COMPLETE THE FOLLOWING ::
A. In one to three sentences, explain what the Haymaker Award article gives as Burnett's purpose for her park work and her internship at Audubon of Kansas.
B. Reproduce the passage of the Haymaker Award article between "The Haymaker Award" and "in an interview.", inclusive.

Biology recognizes two outstanding seniors with Haymaker Award

Friday, May 16, 2025

The Division of Biology has awarded Emily Burnett, senior in environmental biology and science, Overland Park, and Grace Schieferecke, senior in medical microbiology, Eudora, the 2025 H.H. Haymaker Award for Excellence.

The Haymaker Award is the highest honor given to a student by K-State’s Division of Biology. The award was named in honor of Herbert Henley Haymaker, a K-State alumnus who graduated with a bachelor's degree in agronomy and served as a faculty member from 1917-1963.

The award is given annually to one or two seniors majoring in biology, microbiology, or fisheries, wildlife, conservation, and environmental biology. The recipient must have an extraordinary level of accomplishment as an undergraduate and promise to continue such quality performance in a biological sciences-related career.

Nomination and selection criteria include grades, rigor of academic program, extracurricular activities, recommendations by faculty and performance in an interview.

This year, the two recipients were selected from a pool of eight nominees.

Emily Burnett

Burnett is an accomplished student who has excelled both academically and in research. Burnett joined the laboratory of Walter Dodds, University Distinguished Professor and Edwin and Lilian G. Brychta Chair in Biology, during her freshman year. Dodds noted that Burnett demonstrated leadership in the laboratory early on, since she was a freshman/sophomore, characterizing her laboratory work as exemplary.

In the laboratory, Burnett has proven to be an independent, intelligent, insightful and enthusiastic researcher. Her work included research on bison and cattle effects on riparian vegetation and stream sediments, and Burnett presented several posters describing her research at a variety of conferences. In 2025, she co-authored a publication in the journal Rangelands.

A 2023 recipient of the Division of Biology’s Most Promising Student award, Burnett has also excelled as a biology mentor and student ambassador. In pursuit of her goal to be an environmental educator, Burnett has worked with the Custer State Park in North Dakota, interned at the National Park Service at Zion National Park and at Audubon of Kansas.

After graduation, Burnett will begin a position at the Environmental Education Center at the Indiana Dunes National Park leading educational classroom and outdoor programs.

RECORDS ::
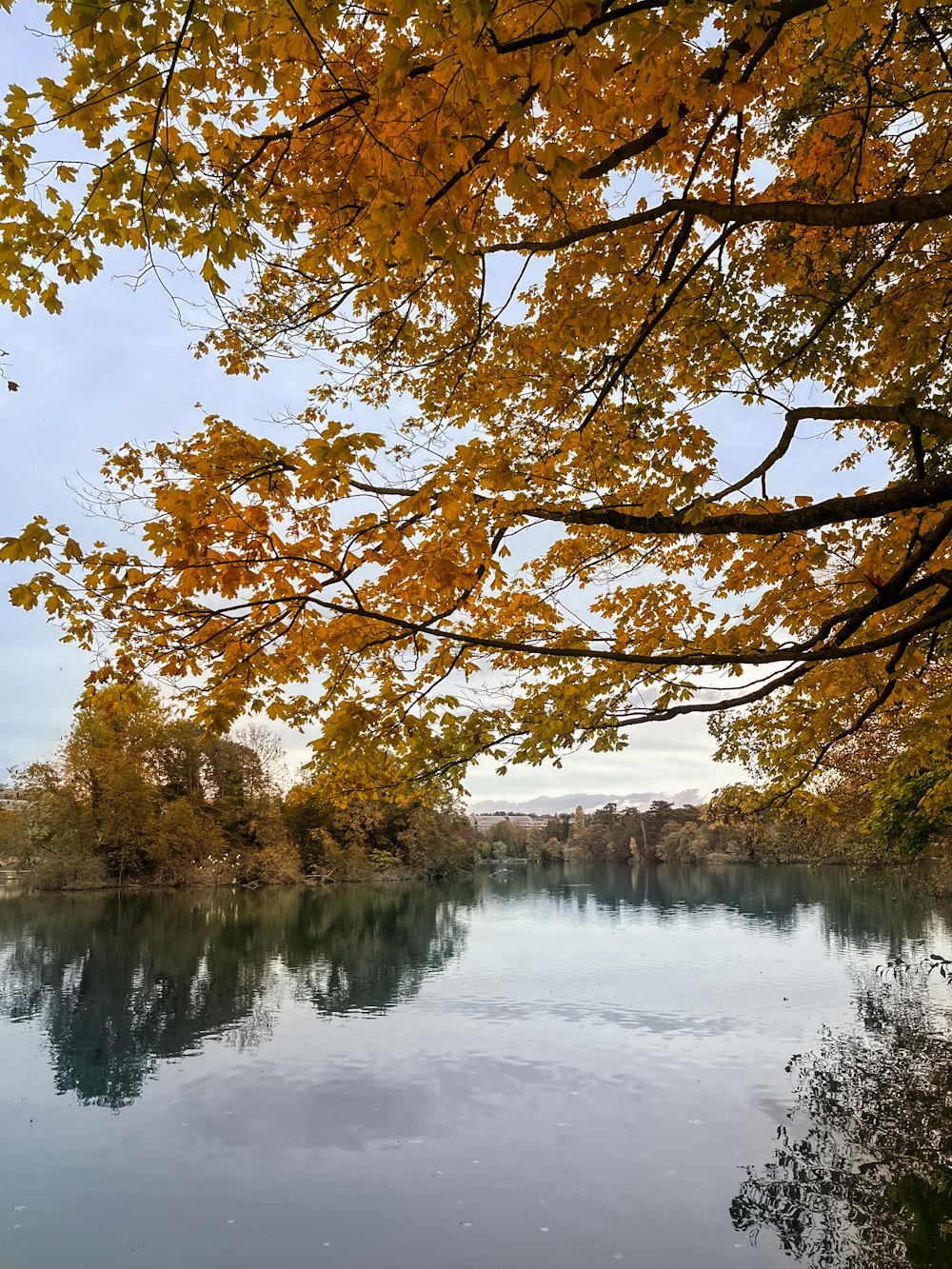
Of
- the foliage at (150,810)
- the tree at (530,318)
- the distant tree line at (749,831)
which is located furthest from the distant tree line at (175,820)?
the tree at (530,318)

ANSWERS BY ITEM ::
A. She took on that work in pursuit of her goal of becoming an environmental educator.

B.
The Haymaker Award is the highest honor given to a student by K-State’s Division of Biology. The award was named in honor of Herbert Henley Haymaker, a K-State alumnus who graduated with a bachelor's degree in agronomy and served as a faculty member from 1917-1963.

The award is given annually to one or two seniors majoring in biology, microbiology, or fisheries, wildlife, conservation, and environmental biology. The recipient must have an extraordinary level of accomplishment as an undergraduate and promise to continue such quality performance in a biological sciences-related career.

Nomination and selection criteria include grades, rigor of academic program, extracurricular activities, recommendations by faculty and performance in an interview.